C’est dans cette logique, qu’à partir de 1964, l’UNESCO s’engage à démonter et
déplacer les temples d’Abou Simbel au Sud de l’Égypte, pour les protéger de
l’inondation dans le contexte de la construction du barrage d’Assouan. En 1964 toujours, la charte de Venise signée par 42
pays fonde le conseil international des monuments et des sites. En 1972, est créée la liste du patrimoine mondial.
b)
La diversification de la notion de patrimoine.
Jusqu’aux
années 1970, dans la continuité du 19ème siècle, le patrimoine est essentiellement considéré
comme matériel et bâti, monumental, architectural, rare et précieux. Mais à partir
des années 80, tout semble devenir
patrimoine. Certains parlent à ce sujet d’«inflation patrimoniale». On s’intéresse désormais plus au
patrimoine populaire, urbain, contemporain, rural, industriel et naturel. Avec
la signature de la Convention pour la sauvegarde du patrimoine culturel
immatériel de l’Unesco en 2003, le patrimoine immatériel est désormais pris en
considération. Une liste représentative du patrimoine culturel immatériel de
l’humanité est créée à cette occasion.
Aujourd’hui,
tout, donc, ou presque, peut devenir
patrimoine du moment qu’il revêt un intérêt collectif (esthétique,
scientifique, historique, touristique) et qu’il est accepté par la communauté. Peuvent donc faire
patrimoine, l’architecture, les
monuments, les œuvres d’art, les objets du quotidien, les biens immatériels, les pratiques
(transhumance -2023), les traditions intellectuelles, les sites, les paysages (cirque de
Gavarnie-1997), les traces biologiques, les animaux, ou encore les données
numériques (charte de l’UNESCO sur la conservation du patrimoine numérique).
La notion de
patrimoine s’internationalise mais de façon incomplète. En 2018, sur les 1121 biens classés au patrimoine
mondial de l’humanité 529 étaient en Europe, 268 en Asie Pacifique, 142 en
Amérique latine, 96 en Afrique, 86 dans
les Etats arabes. Par ailleurs les critères retenus pour le classement sont
occidentaux ne sont pas adaptés à toutes
les cultures. Par exemple, la notion d’authenticité est liée aux matériaux
en Occident et au savoir-faire en Asie.
Patrimoine
culturel immatériel : ensemble des pratiques et savoirs dont
chacun hérite en commun, et qu'il s'efforce collectivement de faire vivre,
recréer et transmettre. Cela recouvre les expressions et traditions orales, les
pratiques sociales, les rituels, les événements festifs, les savoirs et
pratiques relevant des arts du spectacle, les savoir-faire artisanaux ou encore
les connaissances en lien avec la nature et l’univers.
Patrimoine
mondial de l’UNESCO :
appellation attribuée à des lieux ou des biens, situés à travers le monde,
possédant une valeur universelle exceptionnelle (UNSECO). 1199 biens culturels et naturels inscrits
à ce jour sur la Liste du patrimoine mondial.
Conclusion : La notion de
patrimoine est donc est polysémique et évolutive. D’une certaine façon, le
patrimoine a toujours existé.
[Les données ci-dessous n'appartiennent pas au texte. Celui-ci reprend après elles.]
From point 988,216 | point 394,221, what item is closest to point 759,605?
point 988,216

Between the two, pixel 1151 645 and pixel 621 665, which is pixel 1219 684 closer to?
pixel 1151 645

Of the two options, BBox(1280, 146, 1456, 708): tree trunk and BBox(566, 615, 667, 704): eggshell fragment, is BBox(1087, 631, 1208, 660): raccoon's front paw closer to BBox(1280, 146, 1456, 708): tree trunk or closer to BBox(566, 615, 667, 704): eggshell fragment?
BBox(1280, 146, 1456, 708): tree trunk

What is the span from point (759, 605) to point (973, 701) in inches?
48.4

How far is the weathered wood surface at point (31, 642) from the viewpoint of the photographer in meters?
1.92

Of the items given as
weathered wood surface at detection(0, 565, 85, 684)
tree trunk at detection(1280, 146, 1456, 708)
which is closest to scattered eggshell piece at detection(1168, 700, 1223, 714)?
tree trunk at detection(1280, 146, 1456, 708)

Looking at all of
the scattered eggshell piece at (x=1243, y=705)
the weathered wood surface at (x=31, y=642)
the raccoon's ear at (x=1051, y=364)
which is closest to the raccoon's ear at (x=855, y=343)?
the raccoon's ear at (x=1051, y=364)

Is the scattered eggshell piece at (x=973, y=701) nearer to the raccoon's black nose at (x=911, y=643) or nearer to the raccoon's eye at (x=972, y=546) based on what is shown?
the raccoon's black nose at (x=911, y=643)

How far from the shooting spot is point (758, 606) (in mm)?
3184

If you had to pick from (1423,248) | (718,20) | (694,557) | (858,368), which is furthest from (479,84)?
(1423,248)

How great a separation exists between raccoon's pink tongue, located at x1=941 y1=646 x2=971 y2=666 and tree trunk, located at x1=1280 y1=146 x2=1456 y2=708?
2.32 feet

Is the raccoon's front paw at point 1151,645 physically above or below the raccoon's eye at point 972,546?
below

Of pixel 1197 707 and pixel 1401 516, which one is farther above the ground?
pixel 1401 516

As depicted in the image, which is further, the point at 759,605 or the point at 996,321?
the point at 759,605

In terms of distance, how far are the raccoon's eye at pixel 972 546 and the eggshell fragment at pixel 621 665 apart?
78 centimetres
On constate finalement que la volonté de le
protéger est relativement précoce. Mais, la Renaissance, la Révolution
Française, ou encore l’après Seconde Guerre mondiale sont des moments marquants
dans l’histoire de la notion de patrimoine. Aux XIIIème-XVIème siècles, les
élites s’intéressent à l’héritage antique et cherchent à le protéger. Dans un
contexte chaotique, la Révolution Française marque l’avènement du patrimoine
national digne d’être préservé. Après les destructions de 39-45, on cherche à protéger le patrimoine digne d’intérêt pour l’ensemble
de l’humanité. Dans ces conditions, la
définition de patrimoine s’élargit. Il ne désigne plus uniquement, comme au 19ème
siècle, des objets et des monuments d’intérêt manifeste. Il peut être aussi
immatériel. Le patrimoine se diversifie donc.